Tugas | Tuliskan kembali tanpa perubahan bagian teks tentang kafe, mulai dari "Kafe dan Ayat" sampai dengan "ke sebuah kafe.". Kedua batas itu turut disertakan.

Teks Sumber |
▼▼▼

31 Juli, 2009

Kafe dan Ayat Kursi

Oleh: M. Faisol Fatawi

Suatu ketika saya kedatangan tamu dari luar kota. Tamu ini merupakan sahabat dekat saya yang lama tidak pernah ketemu. Setelah ngobrol agak panjang, sahabat tadi mengajak saya untuk menemani dirinya ke suatu tempat. Dia ada janji dengan seseorang, katanya. Di tengah perjalanan, sahabat saya tadi menceritakan maksud dan tujuan dari pertemuan itu. Ia ada janji dengan seseorang dalam rangka mendiskusikan tulisan yang akan diterbitkan di sebuah penerbit ‘bergengsi’ di Jogjakarta. Saya mendengarkan cerita sahabat saya sambil sesekali menimpalinya dengan diskusi kecil. Dan, tak lama kemudian kami semua sampai di tempat tujuan. Wah aku baru sadar, ternyata saya diajak ke sebuah kafe.
Seperti kafe-kafe yang lain, dalam kafe tempat ‘kencan’ sahabat saya tadi terlihat deretan kursi-kursi yang ditata rapi mengelilingi sebuah meja. Setiap meja di kelilingi dua kursi atau kadang lebih. Sekelompok pemain musik sedang memainkan lagu-lagu khas anak muda (baca: gaul) dengan diiringi lampu warna-warni yang remang-remang. Sesekali saya melihat beberapa pasang anak manusia menikmati alunan musik sambil berjoget.
Dalam kafe itu, saya terlibat ‘cukup serius’ dalam pembicaraan antara sahabat saya dengan temannya. Paling tidak, saya mendengarkan dengan penuh khidmat sambil menikmati minuman dan makanan ringan yang sudah kami pesan sebelumnya.

▲▲▲

Data Material |
▼▼▼

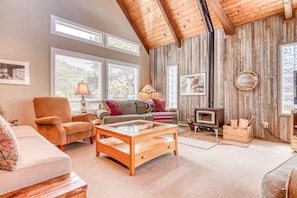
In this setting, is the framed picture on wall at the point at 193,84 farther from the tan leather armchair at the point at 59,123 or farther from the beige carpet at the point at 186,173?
the tan leather armchair at the point at 59,123

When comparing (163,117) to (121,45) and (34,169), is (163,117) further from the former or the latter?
(34,169)

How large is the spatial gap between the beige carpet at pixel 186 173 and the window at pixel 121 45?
3257 millimetres

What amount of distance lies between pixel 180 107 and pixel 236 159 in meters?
2.93

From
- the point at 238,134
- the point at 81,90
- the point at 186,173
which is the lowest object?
the point at 186,173

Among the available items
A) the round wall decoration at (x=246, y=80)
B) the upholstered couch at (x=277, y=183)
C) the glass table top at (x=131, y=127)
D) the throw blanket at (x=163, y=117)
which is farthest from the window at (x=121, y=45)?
the upholstered couch at (x=277, y=183)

▲▲▲

Jawaban |
Kafe dan Ayat Kursi

Oleh: M. Faisol Fatawi

Suatu ketika saya kedatangan tamu dari luar kota. Tamu ini merupakan sahabat dekat saya yang lama tidak pernah ketemu. Setelah ngobrol agak panjang, sahabat tadi mengajak saya untuk menemani dirinya ke suatu tempat. Dia ada janji dengan seseorang, katanya. Di tengah perjalanan, sahabat saya tadi menceritakan maksud dan tujuan dari pertemuan itu. Ia ada janji dengan seseorang dalam rangka mendiskusikan tulisan yang akan diterbitkan di sebuah penerbit ‘bergengsi’ di Jogjakarta. Saya mendengarkan cerita sahabat saya sambil sesekali menimpalinya dengan diskusi kecil. Dan, tak lama kemudian kami semua sampai di tempat tujuan. Wah aku baru sadar, ternyata saya diajak ke sebuah kafe.